Professor McMillan, who oversees FOI and privacy law, was convinced by changes in privacy legislation, community attitudes and internet technology, which made it easier to disclose personal details "to the world at large".
A male worker at the department, "Y", had applied for a job in 2011, which was won by a female colleague, "X".
Y and another unsuccessful candidate asked Merit Protection Commissioner Ann Godwin to review the decision, though a review committee affirmed X was the best candidate.
Y then filed an FOI request for the documents related to the decision, and Ms Godwin's office agreed to release: a four-page selection summary; a comparison of the applicants; X's job application, resume and claims against the selection criteria; her referee report; and nine pages of handwritten comments the selection panel had made about her. Some details, such as X's name, phone and date of birth, were censored.
Ms Godwin's office also decided Y could view, but not keep a copy of, X's submission to the promotion review committee, which included photocopies of her awards and qualifications.
However, X challenged the decision to disclose her personal information, expressing fears for her personal security and safety.
She was also concerned Y might alter or misuse the documents, which she had given in confidence, and said she believed he had made false accusations about her in the promotions appeals process.
She also said she and Y worked alongside each other and disclosing her private information would affect their professional relationship and potentially ruin her reputation.

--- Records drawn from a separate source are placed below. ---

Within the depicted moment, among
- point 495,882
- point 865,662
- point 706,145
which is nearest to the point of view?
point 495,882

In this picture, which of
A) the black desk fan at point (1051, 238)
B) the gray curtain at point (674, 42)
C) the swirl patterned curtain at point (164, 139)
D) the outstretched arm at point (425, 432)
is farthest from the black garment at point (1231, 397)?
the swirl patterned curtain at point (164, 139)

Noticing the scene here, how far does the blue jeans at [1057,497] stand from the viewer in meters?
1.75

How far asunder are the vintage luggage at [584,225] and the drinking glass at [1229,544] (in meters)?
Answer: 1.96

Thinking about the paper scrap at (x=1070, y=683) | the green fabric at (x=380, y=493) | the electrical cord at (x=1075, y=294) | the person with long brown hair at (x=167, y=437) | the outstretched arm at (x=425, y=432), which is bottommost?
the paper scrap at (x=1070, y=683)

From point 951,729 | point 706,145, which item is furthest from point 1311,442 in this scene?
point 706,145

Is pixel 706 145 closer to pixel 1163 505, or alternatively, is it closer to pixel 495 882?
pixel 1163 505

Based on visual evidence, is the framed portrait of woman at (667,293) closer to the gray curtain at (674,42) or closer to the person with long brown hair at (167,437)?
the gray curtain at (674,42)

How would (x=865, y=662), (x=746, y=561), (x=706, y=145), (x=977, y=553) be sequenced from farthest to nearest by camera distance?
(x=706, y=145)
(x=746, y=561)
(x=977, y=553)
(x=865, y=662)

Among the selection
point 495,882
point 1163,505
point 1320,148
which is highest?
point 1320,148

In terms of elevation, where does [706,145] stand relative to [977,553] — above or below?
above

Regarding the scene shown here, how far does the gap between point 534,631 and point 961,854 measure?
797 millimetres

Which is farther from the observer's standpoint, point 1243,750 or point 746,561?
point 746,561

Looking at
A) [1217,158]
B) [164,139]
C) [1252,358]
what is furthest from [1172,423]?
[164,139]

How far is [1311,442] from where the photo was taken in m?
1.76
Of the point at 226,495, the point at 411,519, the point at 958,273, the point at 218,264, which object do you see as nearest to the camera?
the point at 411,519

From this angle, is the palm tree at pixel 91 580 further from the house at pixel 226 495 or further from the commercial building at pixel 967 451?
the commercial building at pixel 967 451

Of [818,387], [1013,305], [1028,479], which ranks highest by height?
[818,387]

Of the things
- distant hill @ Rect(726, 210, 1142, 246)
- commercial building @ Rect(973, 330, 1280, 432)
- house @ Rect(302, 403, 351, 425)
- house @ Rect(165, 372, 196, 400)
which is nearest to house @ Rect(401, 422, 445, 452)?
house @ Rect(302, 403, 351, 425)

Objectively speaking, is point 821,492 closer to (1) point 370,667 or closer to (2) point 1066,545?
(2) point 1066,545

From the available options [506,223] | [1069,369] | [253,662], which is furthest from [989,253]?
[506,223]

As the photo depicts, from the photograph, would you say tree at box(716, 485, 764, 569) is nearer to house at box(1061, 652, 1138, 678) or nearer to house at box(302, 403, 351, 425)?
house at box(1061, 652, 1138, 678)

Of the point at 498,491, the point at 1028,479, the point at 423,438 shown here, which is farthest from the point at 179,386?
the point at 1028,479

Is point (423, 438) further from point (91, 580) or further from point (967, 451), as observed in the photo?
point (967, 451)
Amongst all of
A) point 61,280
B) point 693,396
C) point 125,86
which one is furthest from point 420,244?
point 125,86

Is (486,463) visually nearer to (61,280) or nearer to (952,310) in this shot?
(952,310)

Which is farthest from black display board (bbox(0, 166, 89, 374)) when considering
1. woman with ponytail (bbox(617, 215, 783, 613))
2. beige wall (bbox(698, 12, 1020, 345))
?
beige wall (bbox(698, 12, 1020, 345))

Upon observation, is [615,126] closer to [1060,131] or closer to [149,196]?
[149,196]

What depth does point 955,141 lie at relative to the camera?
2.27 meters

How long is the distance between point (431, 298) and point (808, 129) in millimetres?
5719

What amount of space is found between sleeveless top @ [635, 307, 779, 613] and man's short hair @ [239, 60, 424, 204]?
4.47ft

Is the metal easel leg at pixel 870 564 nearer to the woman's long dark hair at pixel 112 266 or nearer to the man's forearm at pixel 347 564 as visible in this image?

Professor McMillan acknowledged the law had previously deemed that "a successful applicant's [job] claims should be opened to public scrutiny and their claim to privacy should be deemed as abandoned".
But he pointed to growing concerns about how the internet could be used to breach bureaucrats' privacy.
"Material that is published on the web may remain publicly available for an indefinite period," Professor McMillan said.
"It may cause anxiety to a public servant that material about their suitability for a particular appointment can be publicly available long after the appointment and to an indeterminate audience.
"There is also a growing and understandable concern that personal information that is made available on the web can be misused or used differently by others; for example, for identity profiling or theft or unwanted contact."
He ruled that Y could access the selection panel's summary of its decision to give X the job – with her identifying details removed – but not the other documents.
Public servants regularly doubt the merit of recruitment, though few lodge a formal challenge.
The 2008 Whistleblowing in the Australian Public Sector study found one in three federal bureaucrats said they had direct evidence of favouritism in a hiring or promotion decision.
However, the Merit Protection Commissioner received just 44 requests to review a promotion in 2012-13.